- **Required action**
From the line containing "scientific name: Sus scrofa" to the last line of the listing below, repeat every line exactly, and output nothing else.

--------------------

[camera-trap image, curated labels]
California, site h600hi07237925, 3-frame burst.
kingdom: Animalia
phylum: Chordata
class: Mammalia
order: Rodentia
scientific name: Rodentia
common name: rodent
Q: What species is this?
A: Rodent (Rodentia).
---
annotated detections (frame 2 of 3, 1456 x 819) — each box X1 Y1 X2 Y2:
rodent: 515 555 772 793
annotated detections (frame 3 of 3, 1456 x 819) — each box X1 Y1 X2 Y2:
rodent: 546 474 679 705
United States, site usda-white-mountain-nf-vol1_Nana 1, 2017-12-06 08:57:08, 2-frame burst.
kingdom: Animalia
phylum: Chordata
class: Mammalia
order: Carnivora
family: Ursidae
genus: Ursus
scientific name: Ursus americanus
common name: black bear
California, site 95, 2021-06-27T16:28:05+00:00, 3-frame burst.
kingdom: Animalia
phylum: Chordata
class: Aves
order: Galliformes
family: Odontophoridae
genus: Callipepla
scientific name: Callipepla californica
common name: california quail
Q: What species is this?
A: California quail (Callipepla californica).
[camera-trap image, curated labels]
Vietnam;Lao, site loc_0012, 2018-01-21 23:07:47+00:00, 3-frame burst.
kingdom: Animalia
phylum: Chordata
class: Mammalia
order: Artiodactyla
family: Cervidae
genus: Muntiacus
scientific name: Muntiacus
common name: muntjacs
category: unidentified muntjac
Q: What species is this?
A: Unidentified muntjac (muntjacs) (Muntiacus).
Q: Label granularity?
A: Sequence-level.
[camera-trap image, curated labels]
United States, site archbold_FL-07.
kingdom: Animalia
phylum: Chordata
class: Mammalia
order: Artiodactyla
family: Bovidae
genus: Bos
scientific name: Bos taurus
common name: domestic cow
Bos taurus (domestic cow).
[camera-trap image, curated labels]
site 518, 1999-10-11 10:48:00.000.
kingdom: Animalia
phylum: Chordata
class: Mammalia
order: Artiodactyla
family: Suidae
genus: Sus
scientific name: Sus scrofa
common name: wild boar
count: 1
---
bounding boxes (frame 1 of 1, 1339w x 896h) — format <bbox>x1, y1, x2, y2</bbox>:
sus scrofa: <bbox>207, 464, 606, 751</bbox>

--------------------

- **Written answer**
scientific name: Sus scrofa
common name: wild boar
count: 1
---
bounding boxes (frame 1 of 1, 1339w x 896h) — format <bbox>x1, y1, x2, y2</bbox>:
sus scrofa: <bbox>207, 464, 606, 751</bbox>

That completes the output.